Alcolumbre se solidariza com Jaques Wagner: “Verdades virão à tona”
O presidente do Senado, Davi Alcolumbre (União-AP), manifestou nesta quinta-feira (18/6) solidariedade ao líder do governo na Casa, Jaques Wagner (PT-BA), que, horas antes, foi alvo de uma operação da Polícia Federal que apura suposto envolvimento em fraudes ligadas ao Banco Master.
Em declaração à imprensa, Alcolumbre defendeu o princípio da presunção de inocência e afirmou que o colega terá a oportunidade de se defender ao longo do processo. O presidente do Senado, que teve divergências políticas com Wagner nos últimos meses, ressaltou que o petista tem o respeito e a admiração da Casa.
“Meu apoio e minha solidariedade integral a um colega senador da República. Eu tenho a convicção que, no decorrer do processo, as verdades do senador Jaques Wagner virão à tona e elas serão comprovadas, e um dia elas serão julgadas, e é lá nesse dia que a pessoa pode ser condenada ou inocentada”, declarou.
A ação contra Jaques foi autorizada pelo ministro André Mendonça, do Supremo Tribunal Federal (STF). Na decisão, o magistrado aponta suspeitas de que Jaques Wagner teria recebido “vantagens econômicas” em troca de atuações favoráveis aos interesses do banco no Congresso.
Entre os benefícios citados pela PF estão um apartamento de R$ 2,45 milhões em Salvador e repasses que somariam R$ 3,5 milhões a pessoas ligadas ao senador. Segundo os investigadores, o elo entre o líder do governo e a instituição financeira era Augusto Ferreira Lima, ex-sócio de Daniel Vorcaro no banco.
Lima é apontado como o responsável por estruturar negócios de crédito consignado que impulsionaram o Master. Documentos pelo banco de Vorcaro enviados ao Banco Central mostram que o crescimento dessas operações ocorreu por meio do Credcesta, um modelo de cartão consignado que nasceu na Bahia durante as gestões petistas ligadas a Jaques e ao ex-ministro Rui Costa e expandiu após a entrada de Augusto Lima no negócio.
Sem comentar os detalhes da investigação, Davi Alcolumbre afirmou que não “comemora nada contra a história de ninguém” antes do término de todas as fases no Judiciário. O amapaense afirmou que Jaques terá a oportunidade de “provar a sua inocência” ao longo do processo.
“Esta pessoa vai ter a oportunidade de ter conhecimento dos autos do processo e de buscar provar a sua inocência. Todos têm que ter a presunção da inocência, seja ele um senador ou um deputado federal do PT, ou seja ele um senador ou um deputado federal do PL”, disse.

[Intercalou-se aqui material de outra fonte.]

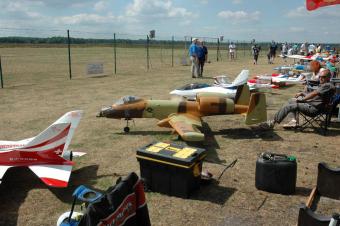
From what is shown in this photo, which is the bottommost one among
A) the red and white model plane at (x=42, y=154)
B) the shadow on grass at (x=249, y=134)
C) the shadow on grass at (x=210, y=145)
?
the shadow on grass at (x=210, y=145)

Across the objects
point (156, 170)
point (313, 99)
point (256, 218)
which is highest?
point (313, 99)

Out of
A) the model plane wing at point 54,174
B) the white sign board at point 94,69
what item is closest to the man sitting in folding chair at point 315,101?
the model plane wing at point 54,174

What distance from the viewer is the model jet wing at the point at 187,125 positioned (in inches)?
280

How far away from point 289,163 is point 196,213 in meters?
1.72

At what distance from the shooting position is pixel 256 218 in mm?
4941

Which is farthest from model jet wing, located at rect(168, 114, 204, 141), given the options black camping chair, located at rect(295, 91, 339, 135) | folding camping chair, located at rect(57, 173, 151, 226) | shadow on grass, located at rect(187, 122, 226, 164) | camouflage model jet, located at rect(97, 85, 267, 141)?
folding camping chair, located at rect(57, 173, 151, 226)

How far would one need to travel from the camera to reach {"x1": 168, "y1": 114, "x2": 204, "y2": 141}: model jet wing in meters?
7.10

“Quero dizer que eu não comemoro nada contra a história de ninguém antes do trânsito em julgado de um processo nesse país. Esse país, muitas autoridades já foram vítimas dessa execração pública e, no passar do tempo, a maioria delas provou, no decorrer das investigações, conseguiu provar a sua inocência”, acrescentou.
Durante a fala à imprensa, o presidente do Senado aproveitou o momento para criticar a polarização política no país, que, segundo ele, faz com que investigados sejam considerados culpados pela opinião pública antes do julgamento e leva adversários a comemorarem operações policiais.
As críticas de Alcolumbre têm como pano de fundo menções ao próprio senador no caso Master. Na última semana, o amapaense passou a ser citado após uma reportagem da revista Veja afirmar que seu nome aparecia em uma proposta de delação premiada de Daniel Vorcaro como beneficiário de repasses financeiros — acusação que o parlamentar do Amapá nega.
Davi Alcolumbre também criticou o Judiciário, que, segundo ele, não tem dado acesso integral de investigações às defesas dos acusados.
“Eu estou dando um testemunho de quem conversa com vários advogados todos os dias, e uma queixa muito grande dos advogados é não ter condições de acessar os autos do processo para poder fazer a sua defesa na plenitude. E isso é dramático, porque ninguém sabe do que está sendo acusado. Mas quando o homem público que vive da sua história sofre uma operação, esse homem público já está condenado perante a sociedade brasileira”, afirmou.